Я почувствовал, как загорелись мои щеки, а к горлу подступил ком.

– Главное, по всей посадке маршем, туды-сюды, будто нарочно! – продолжал дед.

– Я не обрывала сегодня там, – отвечала бабушка, – может животина какая пробежала. Иль ребятишки озоровали.

Я очень испугался и начал медленно сползать со стула под стол, и едва сдерживался, чтобы не расплакаться. Я был готов признаться, но при всех мне было боязно, и очень стеснительно, тем более, что потом бы я не избежал насмешек моих старших двоюродных братьев, которые были в этом деле мастера.

На помощь неожиданно пришел сам дедушка:

– Видать, малина-то, поспела. Ты бы, мать, нарвала бы завтра ребятишкам-то, пущай полакомятся!

Дед посмотрел на меня, украдкой, исподлобья, и улыбнулся, а затем начал забивать табачок в папиросу.

Опять подкатили слёзы. Но теперь мне было так легко и радостно на душе, что мне хотелось подбежать и обнять деда, но я понимал, что это будет лишним и, для всей родни, чем-то странным с моей стороны, да и дед не особо любил проявления таких нежностей. Чаепитие продолжалось.

***

Когда я закончил пятый класс, мама снова повезла меня на каникулы в деревню. Правда теперь, я проводил лето у своей тёти Оли, а не у деда. Дед стал сильно выпивать в последнее время.

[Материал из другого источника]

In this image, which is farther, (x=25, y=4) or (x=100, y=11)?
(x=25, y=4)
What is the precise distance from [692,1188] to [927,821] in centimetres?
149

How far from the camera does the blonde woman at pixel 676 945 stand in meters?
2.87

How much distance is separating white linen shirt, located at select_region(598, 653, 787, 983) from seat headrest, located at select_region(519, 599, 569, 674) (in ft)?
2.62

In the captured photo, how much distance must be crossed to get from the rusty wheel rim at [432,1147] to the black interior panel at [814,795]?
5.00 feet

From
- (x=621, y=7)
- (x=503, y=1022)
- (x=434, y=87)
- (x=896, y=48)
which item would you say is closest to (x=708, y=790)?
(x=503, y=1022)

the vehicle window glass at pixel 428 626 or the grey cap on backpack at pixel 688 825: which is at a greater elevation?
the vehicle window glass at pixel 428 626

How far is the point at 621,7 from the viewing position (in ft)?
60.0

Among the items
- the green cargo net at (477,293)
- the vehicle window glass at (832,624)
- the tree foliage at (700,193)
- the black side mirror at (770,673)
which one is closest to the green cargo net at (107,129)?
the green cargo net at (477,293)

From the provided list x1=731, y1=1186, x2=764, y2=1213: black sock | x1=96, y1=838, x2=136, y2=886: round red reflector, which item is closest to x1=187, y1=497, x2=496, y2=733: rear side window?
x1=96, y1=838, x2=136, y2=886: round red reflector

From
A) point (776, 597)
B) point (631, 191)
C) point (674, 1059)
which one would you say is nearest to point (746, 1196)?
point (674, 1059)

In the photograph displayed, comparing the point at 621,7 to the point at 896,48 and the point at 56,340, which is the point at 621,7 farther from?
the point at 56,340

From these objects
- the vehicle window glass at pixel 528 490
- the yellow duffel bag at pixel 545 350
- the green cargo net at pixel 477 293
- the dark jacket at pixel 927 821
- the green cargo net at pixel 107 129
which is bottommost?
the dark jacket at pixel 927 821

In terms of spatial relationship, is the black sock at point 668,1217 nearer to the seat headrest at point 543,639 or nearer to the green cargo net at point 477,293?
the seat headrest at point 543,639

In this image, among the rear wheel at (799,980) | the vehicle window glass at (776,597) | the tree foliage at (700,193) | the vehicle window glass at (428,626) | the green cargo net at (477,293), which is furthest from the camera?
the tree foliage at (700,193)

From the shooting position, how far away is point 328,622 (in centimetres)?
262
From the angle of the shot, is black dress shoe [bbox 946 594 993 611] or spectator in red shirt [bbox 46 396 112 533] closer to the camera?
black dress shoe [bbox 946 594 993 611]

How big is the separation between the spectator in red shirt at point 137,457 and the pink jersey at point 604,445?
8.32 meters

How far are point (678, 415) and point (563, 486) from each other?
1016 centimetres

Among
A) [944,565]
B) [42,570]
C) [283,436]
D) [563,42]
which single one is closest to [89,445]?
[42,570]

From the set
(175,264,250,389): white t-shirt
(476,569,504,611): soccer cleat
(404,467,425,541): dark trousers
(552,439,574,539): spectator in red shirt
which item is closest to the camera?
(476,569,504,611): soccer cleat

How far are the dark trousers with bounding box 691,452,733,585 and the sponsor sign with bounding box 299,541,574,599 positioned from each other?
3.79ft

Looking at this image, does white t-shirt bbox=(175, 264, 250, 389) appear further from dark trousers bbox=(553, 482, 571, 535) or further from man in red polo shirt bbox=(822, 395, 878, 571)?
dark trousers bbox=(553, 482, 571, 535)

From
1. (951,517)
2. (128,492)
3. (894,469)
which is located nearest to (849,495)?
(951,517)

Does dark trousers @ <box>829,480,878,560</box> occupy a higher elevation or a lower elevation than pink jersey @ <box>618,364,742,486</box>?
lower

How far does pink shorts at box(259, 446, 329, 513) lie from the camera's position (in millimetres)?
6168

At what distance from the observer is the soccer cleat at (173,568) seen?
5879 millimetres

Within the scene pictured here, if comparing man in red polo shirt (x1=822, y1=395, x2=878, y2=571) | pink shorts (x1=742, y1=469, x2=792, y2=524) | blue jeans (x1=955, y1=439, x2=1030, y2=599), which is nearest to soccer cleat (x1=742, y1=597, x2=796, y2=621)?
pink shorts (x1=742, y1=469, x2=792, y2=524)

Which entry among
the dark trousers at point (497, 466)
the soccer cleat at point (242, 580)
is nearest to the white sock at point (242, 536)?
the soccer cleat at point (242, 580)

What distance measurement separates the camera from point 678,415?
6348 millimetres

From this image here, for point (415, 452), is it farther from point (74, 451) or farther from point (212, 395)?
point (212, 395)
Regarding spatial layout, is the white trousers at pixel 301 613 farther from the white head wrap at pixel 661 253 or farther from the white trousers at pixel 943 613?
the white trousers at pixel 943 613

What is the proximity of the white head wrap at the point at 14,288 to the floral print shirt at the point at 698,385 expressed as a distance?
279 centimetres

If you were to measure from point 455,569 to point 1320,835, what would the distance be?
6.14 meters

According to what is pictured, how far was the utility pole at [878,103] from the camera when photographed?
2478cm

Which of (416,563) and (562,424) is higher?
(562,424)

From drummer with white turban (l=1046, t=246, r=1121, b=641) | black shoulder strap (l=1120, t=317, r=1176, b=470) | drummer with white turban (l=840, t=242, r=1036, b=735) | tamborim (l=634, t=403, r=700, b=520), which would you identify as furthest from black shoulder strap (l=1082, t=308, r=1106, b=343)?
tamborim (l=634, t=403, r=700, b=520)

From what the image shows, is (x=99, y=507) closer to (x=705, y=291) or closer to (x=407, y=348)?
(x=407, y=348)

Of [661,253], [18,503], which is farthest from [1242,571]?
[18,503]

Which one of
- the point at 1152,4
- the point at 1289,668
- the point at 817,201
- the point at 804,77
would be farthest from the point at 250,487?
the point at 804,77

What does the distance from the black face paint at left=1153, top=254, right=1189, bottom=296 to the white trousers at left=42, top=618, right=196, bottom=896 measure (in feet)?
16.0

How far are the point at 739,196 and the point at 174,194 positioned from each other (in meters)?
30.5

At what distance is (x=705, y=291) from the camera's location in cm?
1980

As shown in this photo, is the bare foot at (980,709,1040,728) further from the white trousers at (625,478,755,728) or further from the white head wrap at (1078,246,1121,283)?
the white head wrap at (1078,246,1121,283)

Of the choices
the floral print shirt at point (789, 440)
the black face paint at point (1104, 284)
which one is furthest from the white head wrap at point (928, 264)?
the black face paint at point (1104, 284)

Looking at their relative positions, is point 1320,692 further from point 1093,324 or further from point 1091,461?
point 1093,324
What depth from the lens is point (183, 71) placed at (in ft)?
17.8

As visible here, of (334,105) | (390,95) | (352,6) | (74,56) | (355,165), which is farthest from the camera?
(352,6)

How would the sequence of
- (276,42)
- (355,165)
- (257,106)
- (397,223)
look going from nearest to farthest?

Мы приехали и сели обедать, тётя рассказала нам, что деда намедни мотоциклом придавило. Возвращался вечером с подработки, калыма, то есть, как говорят в здешних местах, через поле на мотоцикле, немного выпивший, и на ухабе перевернулся, не удержал. Мотоцикл с люлькой был, повело. Бабушка и тётя искать не пошли, думали, что опять загулял, и бог бы с ним, надоело уже. Только утром знакомые трактористы вынули деда и домой привезли. В больницу он ехать отказался.

– Отлежусь маленько дома, – постоянно повторял он.

А на следующий день после нашего с мамой приезда, дед умер. Помню только, что всей деревней провожали в последний путь. Раскиданные по дороге еловые ветки, горький плач бабушки, мамины слёзы в платок, а потом долгие и тихие, очень молчаливые поминки. Вся деревня скорбела. Широкой души был человек.

Не растет теперь в огороде табак, да и малинник вырубили и посадили в другом месте. Но я до сих пор возвращаюсь в этот тёплый июльский вечер в беседке, и вижу добрую улыбку деда, которая осталась со мной, в моём сердце, как приятное и дорогое воспоминание о счастливом детстве.